The Massachusetts Pension Reserves Investment Management board announced that it divested all holdings in companies tied to Iran’s energy industry.

The divestment, announced Tuesday in a news release, fulfilled a state law encouraging PRIM to pressure Iran to cease its nuclear weapons program in the Persian Gulf.

“I’m pleased to report that the Iran divestiture was completed on time and in compliance with the law,” said PRIM Executive Director Michael Trotsky.

“Our prompt response to the call to divest sends a clear signal that the actions of Iran will not be tolerated on the international stage or in the boardroom,” said Steven Grossman, Massachusetts state treasurer, and chair of the PRIM board. “Targeted sanctions on Iran offer the best prospect for deterring the Iranian aggression that threatens the security of the United States and its allies, including Israel.”
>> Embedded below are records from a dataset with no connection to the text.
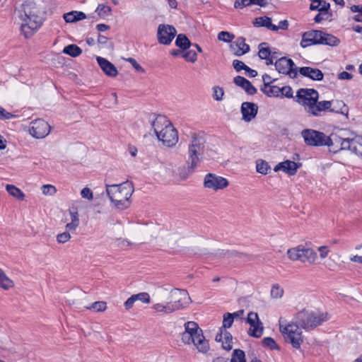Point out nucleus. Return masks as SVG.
Wrapping results in <instances>:
<instances>
[{
	"instance_id": "nucleus-10",
	"label": "nucleus",
	"mask_w": 362,
	"mask_h": 362,
	"mask_svg": "<svg viewBox=\"0 0 362 362\" xmlns=\"http://www.w3.org/2000/svg\"><path fill=\"white\" fill-rule=\"evenodd\" d=\"M245 321L250 325V328L247 331L248 334L255 338H259L263 334L264 327L257 313L250 312Z\"/></svg>"
},
{
	"instance_id": "nucleus-22",
	"label": "nucleus",
	"mask_w": 362,
	"mask_h": 362,
	"mask_svg": "<svg viewBox=\"0 0 362 362\" xmlns=\"http://www.w3.org/2000/svg\"><path fill=\"white\" fill-rule=\"evenodd\" d=\"M215 340L216 341L222 342V347L223 349L227 351L232 349L233 337L227 330H222V328H220V332L217 333Z\"/></svg>"
},
{
	"instance_id": "nucleus-44",
	"label": "nucleus",
	"mask_w": 362,
	"mask_h": 362,
	"mask_svg": "<svg viewBox=\"0 0 362 362\" xmlns=\"http://www.w3.org/2000/svg\"><path fill=\"white\" fill-rule=\"evenodd\" d=\"M153 308L156 312H160L164 313H171L173 312V306L169 305V303L168 302L165 305L161 304V303H156L153 305Z\"/></svg>"
},
{
	"instance_id": "nucleus-36",
	"label": "nucleus",
	"mask_w": 362,
	"mask_h": 362,
	"mask_svg": "<svg viewBox=\"0 0 362 362\" xmlns=\"http://www.w3.org/2000/svg\"><path fill=\"white\" fill-rule=\"evenodd\" d=\"M95 13L100 18H105L112 14V8L110 6L100 4L95 9Z\"/></svg>"
},
{
	"instance_id": "nucleus-1",
	"label": "nucleus",
	"mask_w": 362,
	"mask_h": 362,
	"mask_svg": "<svg viewBox=\"0 0 362 362\" xmlns=\"http://www.w3.org/2000/svg\"><path fill=\"white\" fill-rule=\"evenodd\" d=\"M19 18L22 21L21 31L25 38L33 36L41 27L43 18L36 4L33 1H27L22 4L18 11Z\"/></svg>"
},
{
	"instance_id": "nucleus-18",
	"label": "nucleus",
	"mask_w": 362,
	"mask_h": 362,
	"mask_svg": "<svg viewBox=\"0 0 362 362\" xmlns=\"http://www.w3.org/2000/svg\"><path fill=\"white\" fill-rule=\"evenodd\" d=\"M313 312L302 310L297 313L296 322L300 327L305 330L312 329Z\"/></svg>"
},
{
	"instance_id": "nucleus-8",
	"label": "nucleus",
	"mask_w": 362,
	"mask_h": 362,
	"mask_svg": "<svg viewBox=\"0 0 362 362\" xmlns=\"http://www.w3.org/2000/svg\"><path fill=\"white\" fill-rule=\"evenodd\" d=\"M276 70L279 73L288 75L291 78H296L299 68H298L291 59L286 57H281L275 63Z\"/></svg>"
},
{
	"instance_id": "nucleus-61",
	"label": "nucleus",
	"mask_w": 362,
	"mask_h": 362,
	"mask_svg": "<svg viewBox=\"0 0 362 362\" xmlns=\"http://www.w3.org/2000/svg\"><path fill=\"white\" fill-rule=\"evenodd\" d=\"M15 117V115L11 112H7L5 109L1 107L0 108V119H10Z\"/></svg>"
},
{
	"instance_id": "nucleus-42",
	"label": "nucleus",
	"mask_w": 362,
	"mask_h": 362,
	"mask_svg": "<svg viewBox=\"0 0 362 362\" xmlns=\"http://www.w3.org/2000/svg\"><path fill=\"white\" fill-rule=\"evenodd\" d=\"M301 254V245L296 247L288 249L287 255L288 258L292 261L300 260Z\"/></svg>"
},
{
	"instance_id": "nucleus-54",
	"label": "nucleus",
	"mask_w": 362,
	"mask_h": 362,
	"mask_svg": "<svg viewBox=\"0 0 362 362\" xmlns=\"http://www.w3.org/2000/svg\"><path fill=\"white\" fill-rule=\"evenodd\" d=\"M71 238V235L68 231L59 233L57 235V240L59 243H65Z\"/></svg>"
},
{
	"instance_id": "nucleus-12",
	"label": "nucleus",
	"mask_w": 362,
	"mask_h": 362,
	"mask_svg": "<svg viewBox=\"0 0 362 362\" xmlns=\"http://www.w3.org/2000/svg\"><path fill=\"white\" fill-rule=\"evenodd\" d=\"M50 125L42 119H37L31 122L30 134L36 139H42L50 132Z\"/></svg>"
},
{
	"instance_id": "nucleus-34",
	"label": "nucleus",
	"mask_w": 362,
	"mask_h": 362,
	"mask_svg": "<svg viewBox=\"0 0 362 362\" xmlns=\"http://www.w3.org/2000/svg\"><path fill=\"white\" fill-rule=\"evenodd\" d=\"M175 44L182 50H187L192 45L190 40L185 34L177 35Z\"/></svg>"
},
{
	"instance_id": "nucleus-43",
	"label": "nucleus",
	"mask_w": 362,
	"mask_h": 362,
	"mask_svg": "<svg viewBox=\"0 0 362 362\" xmlns=\"http://www.w3.org/2000/svg\"><path fill=\"white\" fill-rule=\"evenodd\" d=\"M13 286V282L8 279L4 272L0 269V287L4 289H8Z\"/></svg>"
},
{
	"instance_id": "nucleus-35",
	"label": "nucleus",
	"mask_w": 362,
	"mask_h": 362,
	"mask_svg": "<svg viewBox=\"0 0 362 362\" xmlns=\"http://www.w3.org/2000/svg\"><path fill=\"white\" fill-rule=\"evenodd\" d=\"M63 52L72 57H76L82 53V49L76 45L71 44L64 47Z\"/></svg>"
},
{
	"instance_id": "nucleus-41",
	"label": "nucleus",
	"mask_w": 362,
	"mask_h": 362,
	"mask_svg": "<svg viewBox=\"0 0 362 362\" xmlns=\"http://www.w3.org/2000/svg\"><path fill=\"white\" fill-rule=\"evenodd\" d=\"M230 362H246L245 352L240 349H234Z\"/></svg>"
},
{
	"instance_id": "nucleus-59",
	"label": "nucleus",
	"mask_w": 362,
	"mask_h": 362,
	"mask_svg": "<svg viewBox=\"0 0 362 362\" xmlns=\"http://www.w3.org/2000/svg\"><path fill=\"white\" fill-rule=\"evenodd\" d=\"M233 66L237 72H240L242 70H245L247 67V65H245L242 61L234 59L233 61Z\"/></svg>"
},
{
	"instance_id": "nucleus-52",
	"label": "nucleus",
	"mask_w": 362,
	"mask_h": 362,
	"mask_svg": "<svg viewBox=\"0 0 362 362\" xmlns=\"http://www.w3.org/2000/svg\"><path fill=\"white\" fill-rule=\"evenodd\" d=\"M281 92L280 94L281 96H284L288 98H293V89L289 86H286L282 88H280Z\"/></svg>"
},
{
	"instance_id": "nucleus-33",
	"label": "nucleus",
	"mask_w": 362,
	"mask_h": 362,
	"mask_svg": "<svg viewBox=\"0 0 362 362\" xmlns=\"http://www.w3.org/2000/svg\"><path fill=\"white\" fill-rule=\"evenodd\" d=\"M329 315L327 313H316L313 312L312 317V329L315 327L322 325L324 322L329 320Z\"/></svg>"
},
{
	"instance_id": "nucleus-6",
	"label": "nucleus",
	"mask_w": 362,
	"mask_h": 362,
	"mask_svg": "<svg viewBox=\"0 0 362 362\" xmlns=\"http://www.w3.org/2000/svg\"><path fill=\"white\" fill-rule=\"evenodd\" d=\"M301 136L307 146H325L328 145L326 141L327 135L322 132L312 129H305L301 132Z\"/></svg>"
},
{
	"instance_id": "nucleus-57",
	"label": "nucleus",
	"mask_w": 362,
	"mask_h": 362,
	"mask_svg": "<svg viewBox=\"0 0 362 362\" xmlns=\"http://www.w3.org/2000/svg\"><path fill=\"white\" fill-rule=\"evenodd\" d=\"M42 193L45 195H47V194L52 195L57 192L55 187L53 185H42Z\"/></svg>"
},
{
	"instance_id": "nucleus-11",
	"label": "nucleus",
	"mask_w": 362,
	"mask_h": 362,
	"mask_svg": "<svg viewBox=\"0 0 362 362\" xmlns=\"http://www.w3.org/2000/svg\"><path fill=\"white\" fill-rule=\"evenodd\" d=\"M176 33L177 31L173 25L160 24L157 32L158 41L161 45H168L174 39Z\"/></svg>"
},
{
	"instance_id": "nucleus-19",
	"label": "nucleus",
	"mask_w": 362,
	"mask_h": 362,
	"mask_svg": "<svg viewBox=\"0 0 362 362\" xmlns=\"http://www.w3.org/2000/svg\"><path fill=\"white\" fill-rule=\"evenodd\" d=\"M97 62L103 71L110 77H115L118 71L115 66L110 61L102 57H96Z\"/></svg>"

The divestment became official on Dec. 30, 2011. In the aftermath of the divestment, some companies severed their own ties with Iran and were subsequently dropped from PRIM’s restricted list.

“This is proof positive that sanctions work,” said Grossman. “Major corporations changed their behavior in response to the prohibitions, resulting in increased economic pressure on Iran.”

A number of other pension funds are reportedly severing ties with Iran, but Massachusetts was the first state to fully divest.